Martinique, 16h30 heure locale, 5 métropolitains blancs comme des bidets débarquent. On la fait comme la Croisière s’amuse, attention : « Love, exciting at you, and the boat, is expetiiiiiiiiing you ! » avec (image dans un hublot avec grans sourire et effet de cheveux pour celles qui les ont longs) : Papa Bartoldi, Maman Bartoldi, Anthony, Alice, Nina. Ils sont 5, 3 femmes et 2 hommes donc même les plus nuls en maths l’auront compris : je suis la célibataire de service




Arrivés à l’hôtel, on explique au monsieur de l’accueil que non, les deux soeurs Bartoldi ne dorment pas dans la même chambre, y en a une avec M. Rosso qui est censé être seul dans la chambre et une soeur qui dort seule. A partir du moment où je suis clairement identifiée comme la célibataire de service, j’ai droit à un joli jeu de drague mais rien de bien sérieux. Le lendemain soir, rebelote, deux Martiniquais nous invitent à danser le souk, ma mère et moi, je sens mon compagnon de danse très emballé (alors que je ne sais pas danser en plus). Ma mère est très fière : « Ben dis donc, ma fille, tu as du succès ici ! ». Ouais, enfin, comme toutes les filles, quoi… Faut dire que ma peau laiteuse et mes cheveux clairs sont un solide atout, apparemment.



Mais le top du top, c’est la virée en bateau. Il y a quatre membres d’équipage : le capitaine Aziz, l’hôtesse Coralie, la photographe Delphine et le marin Domé. Dès le début du périple, Domé me colle un peu, il pose avec moi sur des photos, c’est assez amusant et je prends ça pour ce que c’est : du jeu. Même si à un moment, il commet un grosse faute : quand je remonte dans le zodiaque après une escale, il me chatouille la voûte plantaire.

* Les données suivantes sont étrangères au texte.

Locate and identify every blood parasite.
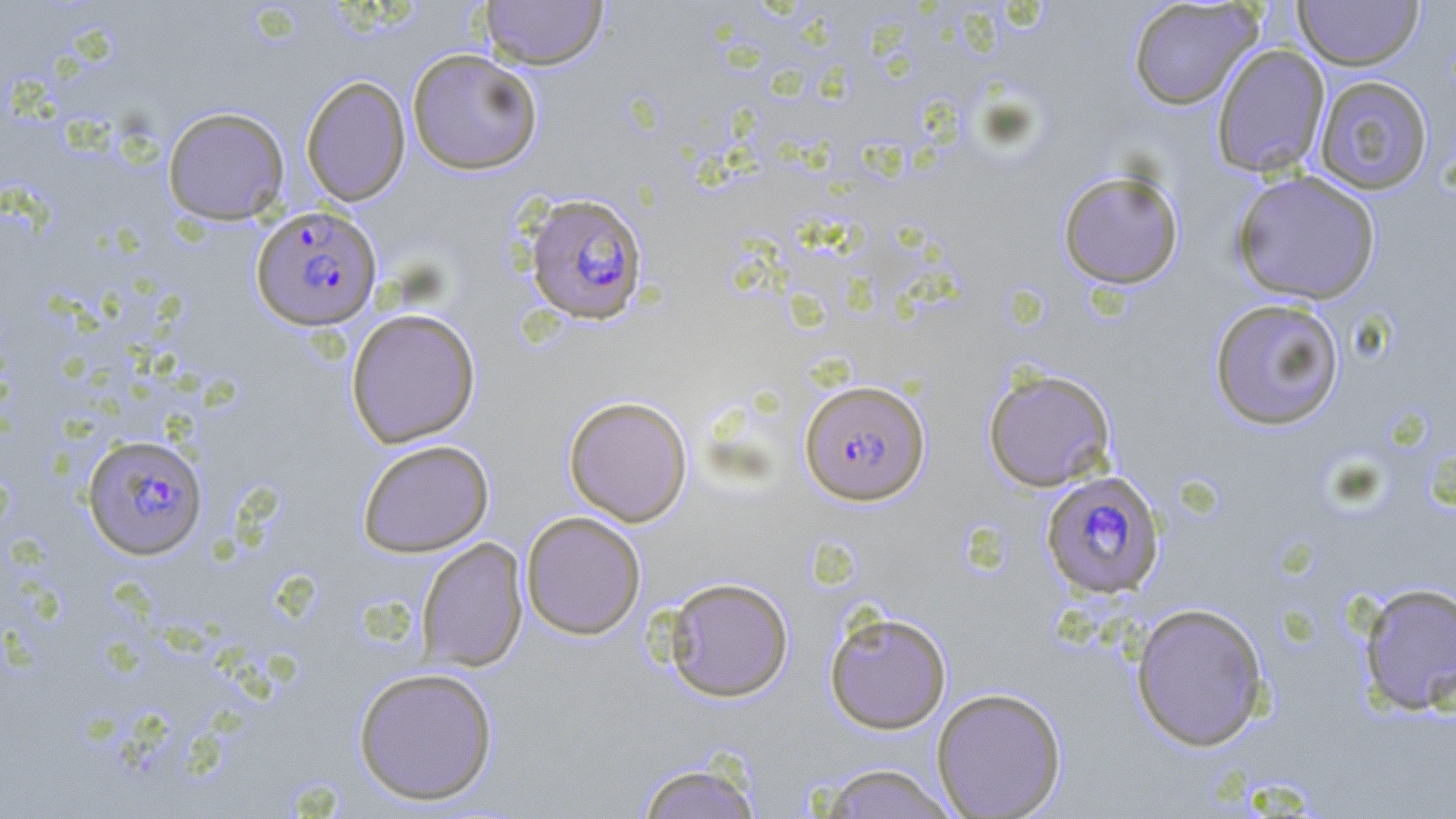

Approximate bounding boxes as (x1, y1, x2, y2) in pixels.
Plasmodium falciparum-infected red blood cells (subset): (251, 205, 381, 330), (799, 378, 931, 506), (82, 433, 208, 559), (1040, 470, 1165, 599).
No Plasmodium ovale, Plasmodium malariae, Plasmodium vivax, Babesia divergens, or Trypanosoma brucei observed.

Uninfected red blood cell locations (subset): (1127, 0, 1263, 111), (1294, 0, 1424, 71), (480, 1, 608, 70), (1210, 44, 1330, 178), (406, 48, 542, 175), (1314, 75, 1433, 195), (301, 76, 411, 206), (162, 106, 290, 225), (1057, 170, 1185, 289), (1230, 170, 1382, 305), (1208, 298, 1345, 431), (345, 308, 481, 448), (982, 367, 1117, 493), (563, 395, 693, 526), (357, 439, 494, 557), (521, 511, 646, 640), (416, 537, 529, 672), (664, 576, 794, 702), (1357, 581, 1456, 717), (1130, 601, 1270, 751), (824, 609, 952, 733), (353, 666, 499, 805), (931, 687, 1067, 818), (634, 761, 765, 819), (814, 762, 960, 819). Slide-level diagnosis: Plasmodium falciparum. May-Grünwald-Giemsa stain. Captured at 1000x magnification. Thin blood smear. Light microscopy. One field of a larger specimen. Image is 1456×819 pixels.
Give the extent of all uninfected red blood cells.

Il ne faut JAMAIS faire ça, c’est très dangereux ! J’ai assommé Guillaume 1er un  jour où il s’amusait à ça, je me débattais, il a lâché mon pied qui a atterri direct sur son front. DANGER!


Bref, Domé arrive à choper mon prénom (l’a-t-il entendu ou demandé?), explique à ma mère que nous allons nous fiancer… Ouhla, va falloir que je lui explique que j’ai quelques soucis d’engagement, moi… Mais bon, c’est rigolo, je ne prends pas ça au sérieux. Surtout que je ne suis pas du tout à mon avantage : la chaleur m’a fait gonfler, on dirait que j’ai pris 20 kg, mes cheveux sont en bataille, ma face rouge et je ne suis même pas maquillée. A table, quand il me sert mon plat, il s’assoit à côté de moi et me sussure « mmmm, tu dois
être douce! ». DANGER  je suis extrêmement sensible des oreilles, ça m’émoustille un peu quand on me chuchote des trucs. Ma mère en face rigole qu’elle n’en peut plus (le planteur, c’est le mal).


A un moment, à la faveur d’une escale, on discute. Il est très sympa en fait, beaucoup moins clown dès qu’il ne joue plus son rôle, on parle de nos amours, il me dit que je dois faire attention à me préserver (avec un préservatif, s’entend). Il m’explique qu’il a deux doudous en ce moment mais « y a le corps mais pas l’esprit ». Il me raconte aussi qu’il a parfois eu affaire à quelques nanas un peu olé olé sur le bateau qu’il s’amusait à dragouiller un peu pour l’ambiance mais elles se prenaient tellement au jeu qu’il devait expliquer au mari que, non, il n’avait pas de vues sur elles. Y en a même une qui, au moment de quitter le bateau, lui a planté une bise juste à côté de la bouche. Y a de ces connasses des fois…



Lors du dernier jour, je pars faire de la plongée seule et je sympathise avec un mec sur le bateau, je lui ai même prêté ma crème solaire indice 50. Ne nous emballons pas, le monsieur était marié. Mais à peine descendu du bateau, ma mère me voit dire au revoir à cette personne et me demande qui c’est et s’il m’a laissé son numéro.



Conclusion ? Mes vacances ont été beaucoup plus torrides dans l’imagination de ma mère que dans les faits. Non que ma mère ait imaginé la partie torride de l’histoire justement (mais ça va pas non !) mais parce qu’à l’écouter, je suis incapable de me rendre dans un endroit sans briser tous les cœurs.